On 14 April 1863 Katie married a second time to James Felder in Tyler County, Texas.[2]  James was born about 1819 in Mississippi.[3] His first wife was Elizabeth Barclay, daughter of Anderson Barclay and Sarah Ann Prather.[4] Anderson was a son of Elizabeth McQueen (daughter of John McQueen and Nancy Crews) and Walter Barclay. Elizabeth McQueen Barclay was Milton McQueen’s oldest sister.  Elizabeth Barclay (daughter of Anderson) was born in 1839 in Liberty County, Republic of Texas. James Felder and Elizabeth Barclay were married about 1855. Elizabeth died sometime after the 1860 census was taken.[5] James and Elizabeth had three daughters – H.S., born 1857; L.E., born 1858; and Mary J., born 1860.  At the time of James’ second marriage to Kati McQueen Felder the girls were still little being 6, 5, and 3.[6]  Kati became an instant mother. James was a veteran of the Civil War.
At least five children were born to James and Katie:  Narcissa, born in 1865; James Milton, born 26 March 1865; John, born 1867; William Daniel, born 1870; and Samuel, born 1872.[7]
Catherine died sometime between 1872, the birth of her son Samuel, and 22 July 1875, the date that her husband James remarried to Nancy Ann Raseberry in Polk County, Texas.[8]  Catherine was 38 years old at the time of her death. She was the second of Milton and Susan (Simmons) McQueen's children to pass away. (In 1867, shortly after the end of the war, older sister Nancy McQueen Barclay died.) Sometime after James' third marriage, he moved the family to Jack County, Texas where he is found in the 1880 Texas census for that year. Family correspondence and records later suggest that the family moved to Oklahoma.[9]



Written on back of picture in pencil is "this sister kate."

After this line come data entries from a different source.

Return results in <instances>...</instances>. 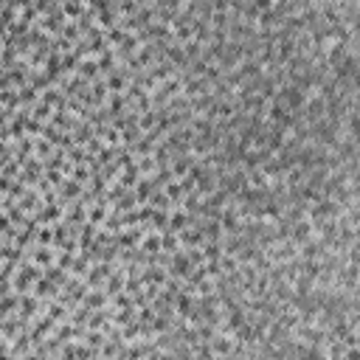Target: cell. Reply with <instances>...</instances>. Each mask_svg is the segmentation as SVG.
I'll return each instance as SVG.
<instances>
[{
    "mask_svg": "<svg viewBox=\"0 0 360 360\" xmlns=\"http://www.w3.org/2000/svg\"><path fill=\"white\" fill-rule=\"evenodd\" d=\"M144 250L146 253H160V236L158 234H149L144 239Z\"/></svg>",
    "mask_w": 360,
    "mask_h": 360,
    "instance_id": "cell-2",
    "label": "cell"
},
{
    "mask_svg": "<svg viewBox=\"0 0 360 360\" xmlns=\"http://www.w3.org/2000/svg\"><path fill=\"white\" fill-rule=\"evenodd\" d=\"M88 178H90V172H88V169H85V166H79L76 172H73V180H76V183H85V180H88Z\"/></svg>",
    "mask_w": 360,
    "mask_h": 360,
    "instance_id": "cell-5",
    "label": "cell"
},
{
    "mask_svg": "<svg viewBox=\"0 0 360 360\" xmlns=\"http://www.w3.org/2000/svg\"><path fill=\"white\" fill-rule=\"evenodd\" d=\"M0 360H11V358H9V355H6V352H3V355H0Z\"/></svg>",
    "mask_w": 360,
    "mask_h": 360,
    "instance_id": "cell-6",
    "label": "cell"
},
{
    "mask_svg": "<svg viewBox=\"0 0 360 360\" xmlns=\"http://www.w3.org/2000/svg\"><path fill=\"white\" fill-rule=\"evenodd\" d=\"M54 292H56V287L48 279H40V281H37V295H40V298H51Z\"/></svg>",
    "mask_w": 360,
    "mask_h": 360,
    "instance_id": "cell-1",
    "label": "cell"
},
{
    "mask_svg": "<svg viewBox=\"0 0 360 360\" xmlns=\"http://www.w3.org/2000/svg\"><path fill=\"white\" fill-rule=\"evenodd\" d=\"M14 307H17V298H14V295H3V301H0V318L6 313H11Z\"/></svg>",
    "mask_w": 360,
    "mask_h": 360,
    "instance_id": "cell-3",
    "label": "cell"
},
{
    "mask_svg": "<svg viewBox=\"0 0 360 360\" xmlns=\"http://www.w3.org/2000/svg\"><path fill=\"white\" fill-rule=\"evenodd\" d=\"M104 301H107V295H101V292H93V295H88V298H85V307H93V310H96V307H101Z\"/></svg>",
    "mask_w": 360,
    "mask_h": 360,
    "instance_id": "cell-4",
    "label": "cell"
}]
</instances>
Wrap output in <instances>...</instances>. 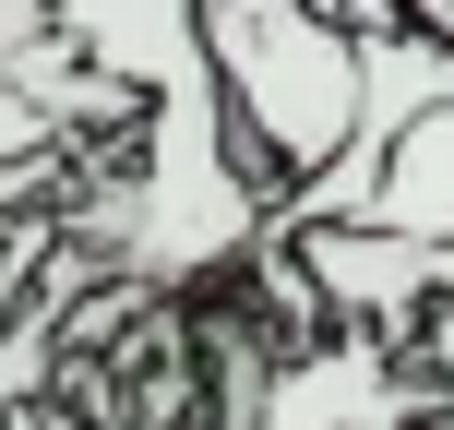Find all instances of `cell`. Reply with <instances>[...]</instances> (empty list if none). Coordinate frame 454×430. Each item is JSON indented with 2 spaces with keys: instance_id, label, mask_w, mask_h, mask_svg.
<instances>
[{
  "instance_id": "obj_2",
  "label": "cell",
  "mask_w": 454,
  "mask_h": 430,
  "mask_svg": "<svg viewBox=\"0 0 454 430\" xmlns=\"http://www.w3.org/2000/svg\"><path fill=\"white\" fill-rule=\"evenodd\" d=\"M359 227L454 251V108H419L407 132L383 144V168H371V192H359Z\"/></svg>"
},
{
  "instance_id": "obj_4",
  "label": "cell",
  "mask_w": 454,
  "mask_h": 430,
  "mask_svg": "<svg viewBox=\"0 0 454 430\" xmlns=\"http://www.w3.org/2000/svg\"><path fill=\"white\" fill-rule=\"evenodd\" d=\"M395 12H407V24H419L431 48H454V0H395Z\"/></svg>"
},
{
  "instance_id": "obj_3",
  "label": "cell",
  "mask_w": 454,
  "mask_h": 430,
  "mask_svg": "<svg viewBox=\"0 0 454 430\" xmlns=\"http://www.w3.org/2000/svg\"><path fill=\"white\" fill-rule=\"evenodd\" d=\"M36 36H48V0H0V60H24Z\"/></svg>"
},
{
  "instance_id": "obj_5",
  "label": "cell",
  "mask_w": 454,
  "mask_h": 430,
  "mask_svg": "<svg viewBox=\"0 0 454 430\" xmlns=\"http://www.w3.org/2000/svg\"><path fill=\"white\" fill-rule=\"evenodd\" d=\"M335 12H347V24L371 36V24H395V0H335Z\"/></svg>"
},
{
  "instance_id": "obj_1",
  "label": "cell",
  "mask_w": 454,
  "mask_h": 430,
  "mask_svg": "<svg viewBox=\"0 0 454 430\" xmlns=\"http://www.w3.org/2000/svg\"><path fill=\"white\" fill-rule=\"evenodd\" d=\"M215 108H227V156H239L251 204H287L359 144L371 120V36L335 0H192Z\"/></svg>"
}]
</instances>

Picture found among possessions and other pictures of James Polk McQueen, Catherine's brother.





[1] Marriage recorded in Tyler Co., TX.
[2] Marriage recorded in Tyler Co., TX.
[3] 1860 Tyler County, TX census, James Felder’s household; 1870 Polk County, TX census, James Felder’s household; 1880 Jack Co., TX census, James Felder’s household;
[4] Letter to me from Vivian Cogbill dated 9 August 1992. Marriage date approximate based on birth of first child.
[5] 1850 Tyler County, TX census father Anderson Barclay’s household; 1860 Tyler County, TX census husband James Felder’s household.
[6] 1860 Tyler County, TX census, James Felder's household.
[7] 1870 Polk Co., TX census, James Felder’s household; 1880 Jack Co., TX census; James Felder’s household.  Narcissa’s birthdate in both is given as 1865. 
[8] Polk County, Texas Marriage Book C, pg. 15.
[9] Correspondence with Vivian Cogbill, descendant of Susan Dominy, in the 80’s.